Building Predictable, Repeat Business: What to Do and What to Avoid
Once upon a time, there was a little business that sold books online. Its name was Amazon. It was a boring little business, run by a boring-looking little guy.
But it grew. It started to sell shoes. And dog food. And gifts.
Then it offered “Prime”. A small subscription to get access to better deals and shipping. Then it added value to that. Prime gave you access to movies and music and cloud storage.
And it grew until it was everywhere.
You’ve probably noticed how, over the last couple of decades, businesses have become increasingly savvy at making themselves “sticky”. Amazon being one example.
Also, your phone or computer are examples. In nearly all instances, you are buying into an operating system as well. Over time, not only do you become comfortable with that operating system, but you also buy software that only works on that system.
Not only do you buy the software, but you buy subscriptions to some of the software. It was not long before I had invested pretty heavily into a certain system. For me, it’s Microsoft and Android.
Box delivery services are also becoming popular: Have meals, clothes, coffee, or bacon of the month regularly delivered to you or someone you love.
The Brilliance of Predictable, Repeat Business
Businesses or organizations that capture an audience or build repeating, automatic, or ongoing contracted sales are sticky. They are also valuable:
- They don’t have to compete as hard for customers.
- Their cashflows become predictable (read more about the importance of good cash flows).
- They can allow for streamlined distribution of goods or services.
- Revenues for a period of time are highly reliable or even guaranteed.
This creates security and stability. Security and stability in your basic business model allow room for improvements and opportunities. Both of which offer an increased competitive advantage.
It’s not just businesses. Non-profits do this when they set up automatic credit card donations. There are two non-profits that my wife and I support this way. They never have to worry if we get busy or forget. They receive predictable, reliable revenue.

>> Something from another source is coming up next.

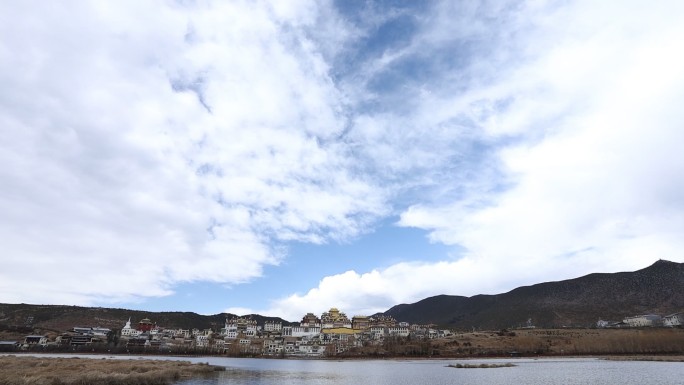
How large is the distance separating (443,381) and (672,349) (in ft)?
351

Examples of How This Can Be Structured
Subscription: Automatically renewable billing for a product or service. Examples: Magazines, streaming services, “box of the month” clubs
Razor and blade: Customers are “locked” into a platform that either offers a variety of consumable or proprietary services or goods. Examples: Razors, printers, operating systems (Apple, Microsoft, Android)

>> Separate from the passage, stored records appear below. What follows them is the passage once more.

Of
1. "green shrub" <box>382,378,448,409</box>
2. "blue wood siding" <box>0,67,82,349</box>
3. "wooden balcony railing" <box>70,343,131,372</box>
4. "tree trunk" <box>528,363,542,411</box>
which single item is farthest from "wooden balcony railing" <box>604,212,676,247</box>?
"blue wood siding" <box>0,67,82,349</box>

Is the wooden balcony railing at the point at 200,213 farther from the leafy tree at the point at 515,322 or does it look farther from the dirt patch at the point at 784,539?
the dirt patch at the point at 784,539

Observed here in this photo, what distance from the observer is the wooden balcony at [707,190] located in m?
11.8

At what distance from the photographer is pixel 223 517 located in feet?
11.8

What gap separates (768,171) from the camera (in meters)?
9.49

Membership: Customers are allowed access to restricted services, credentialing, influence, or relationships. Examples: Gym memberships, professional associations, online communities
Convenience: Access to a service is made easier by automating it or removing access barriers for the customer: Examples: Service contracts, weekly lawn maintenance agreements, maintenance agreements
There are other examples as well: Access to valuable networks, insurance, front-of-line, or premium services.
This is not a new concept. People have had milk delivered, houses cleaned, shoes polished, garbage collected, and membership organizations for millennia.
What is new is the kinds of businesses and industries that are exploring (or re-exploring) this approach.
A great example is concierge medicine. In this model, for a fixed monthly or annual fee, a family practice doctor may agree to offer a specific amount of monthly care for a family. In some cases, the pricing can actually be pretty affordable. And it can allow the doctor to reduce their patient load and dramatically simplify billing and administration.
Another example is professional services. Both my accountant and my attorney charge monthly flat fees on annual contracts. For my CPA, this includes advisory support throughout the year and tax preparation. For the attorney, it’s unlimited advisory support and standard business legal services.
I never hesitate or avoid asking them questions out of fear that I’ll get stuck with a bill. The truth is, I don’t reach out to them that often. But they are available when I need them.
How to Avoid the Problems with “Sticky” Models
Don’t trap customers: One of the biggest problems with some businesses is that they make it nearly impossible to quit a subscription or leave. Let people leave. Don’t ruin your reputation for short-term, shady gains.
Deliver consistent services: If you ask for a consistent payment, you need to deliver a consistent service. Inconsistent service or inconsistent quality will kill off the commitment of your customer base.
Keep increasing value: Some companies make the mistake of becoming complacent or cheap with subscribed customers. Successful companies like Amazon understand the need to keep adding to the value they offer. Even though they dominate their markets, they continue to find ways to add value, services, and options to current subscriptions.
How to Apply This to Your Business?
If you can do it well, it’s worth considering how to shift your business in this direction.
Businesses that figure this out grow dramatically in their value and attractiveness to buyers (future revenues are salable if they are under contract). The predictability of cash flow provides tremendous freedom.
Become very customer-centric: Most businesses are focused on a specific product or service. They aren’t thinking deeply about what their customer really wants and needs.
Questions to ask:
- Why do our customers come to us? What goal are they trying to achieve?
- Are there any gaps, friction points, or extra steps they need to address to achieve that goal?
- What can you offer them, on an ongoing basis, that would help them achieve that goal?
- In what way would automating or contracting this make things easier, more reliable, more predictable (or in any other way more valuable) to the client?